Work task: In the entries that follow, find the line containing "AUDI Q5 Sportback" and the line containing "Hope you had", then copy exactly everything from the first through the second except the pictures.

Data for processing:
^^^^^^^^
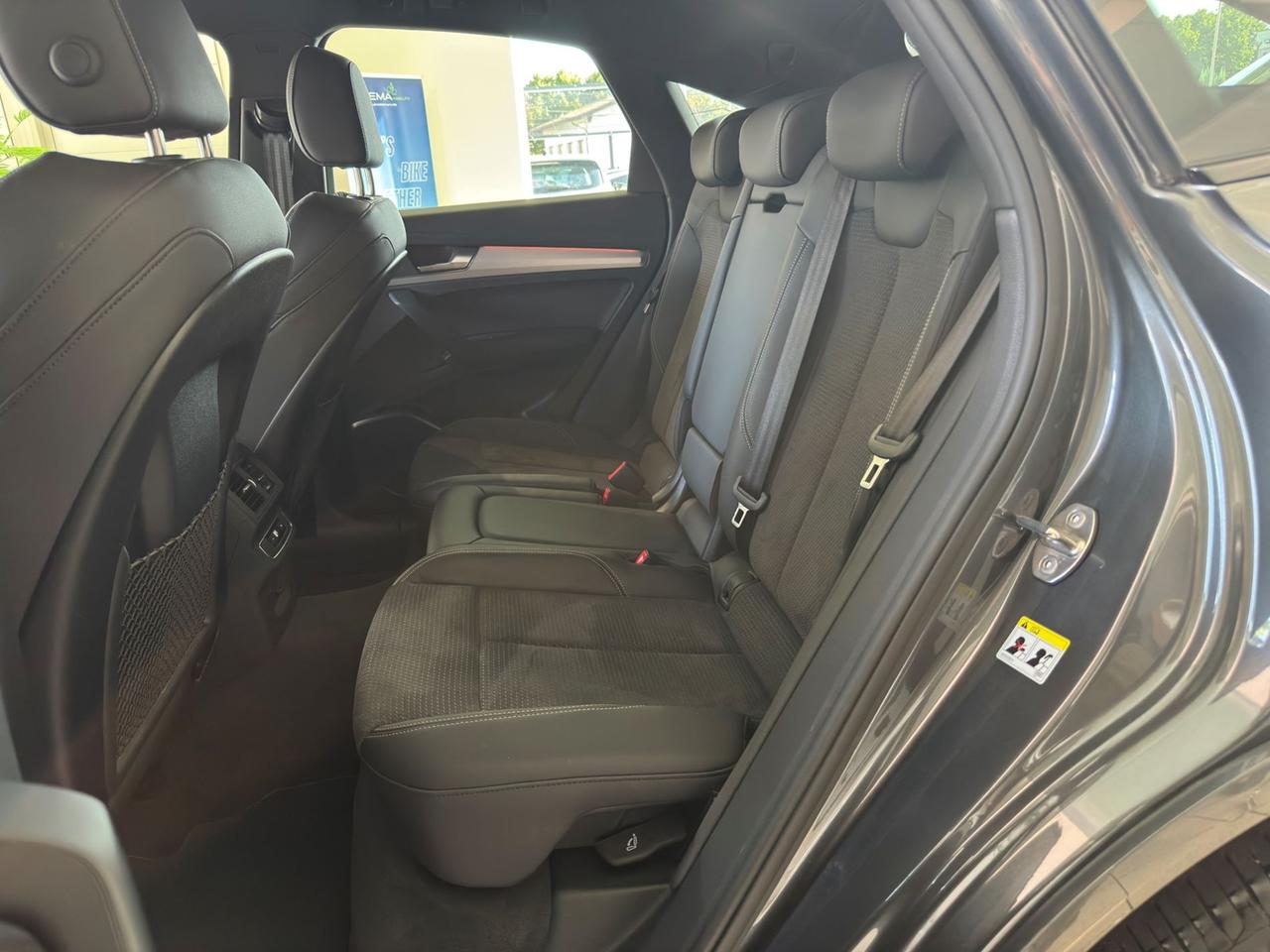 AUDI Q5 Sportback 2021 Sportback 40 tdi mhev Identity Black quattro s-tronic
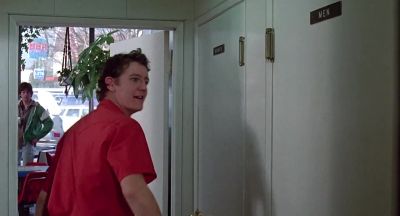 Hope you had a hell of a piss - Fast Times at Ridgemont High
^^^^^^^^
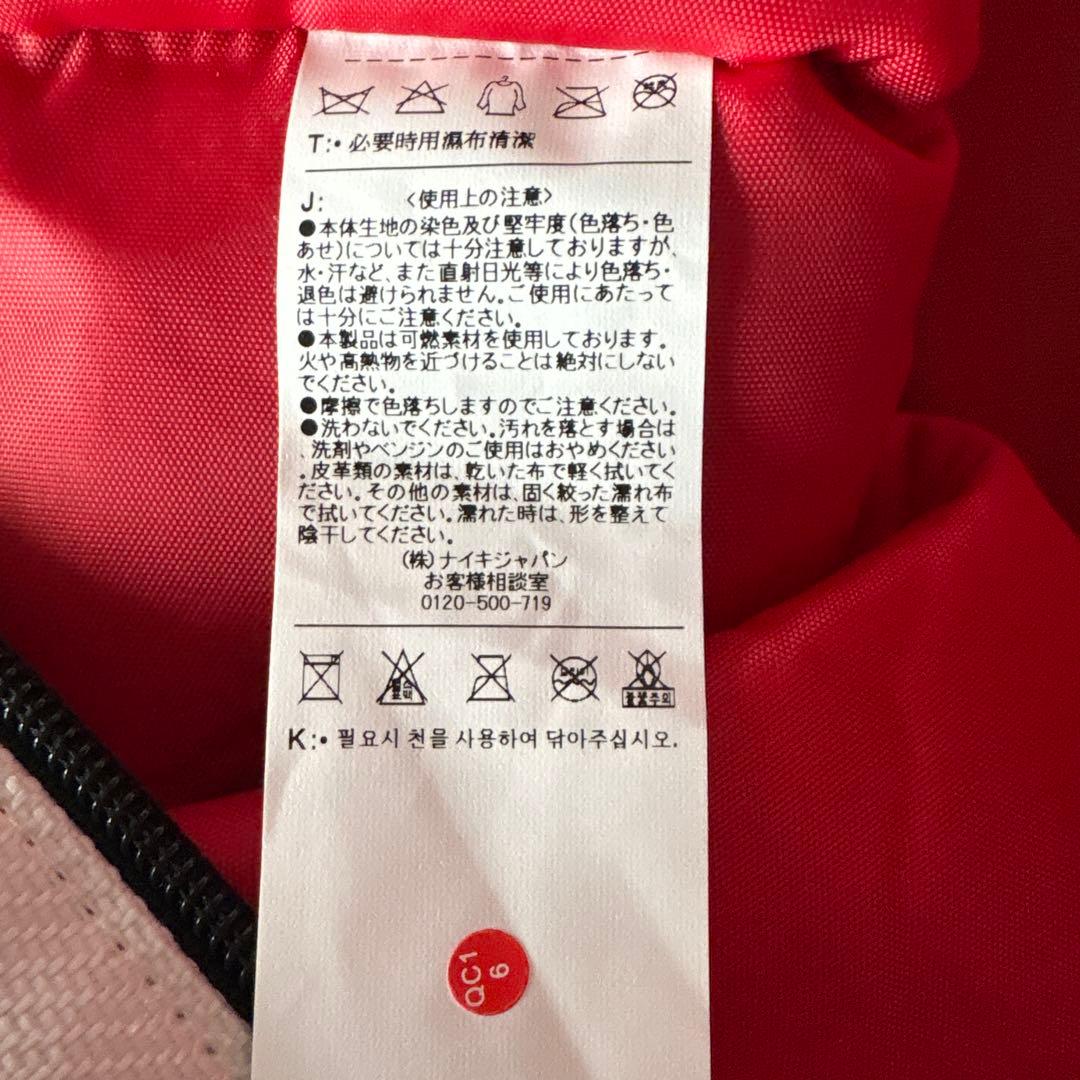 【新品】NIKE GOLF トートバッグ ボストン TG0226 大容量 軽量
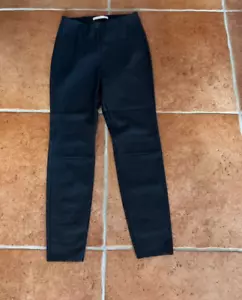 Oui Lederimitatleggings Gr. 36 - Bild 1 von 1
^^^^^^^^
Response to this task:
 AUDI Q5 Sportback 2021 Sportback 40 tdi mhev Identity Black quattro s-tronic
 Hope you had a hell of a piss - Fast Times at Ridgemont High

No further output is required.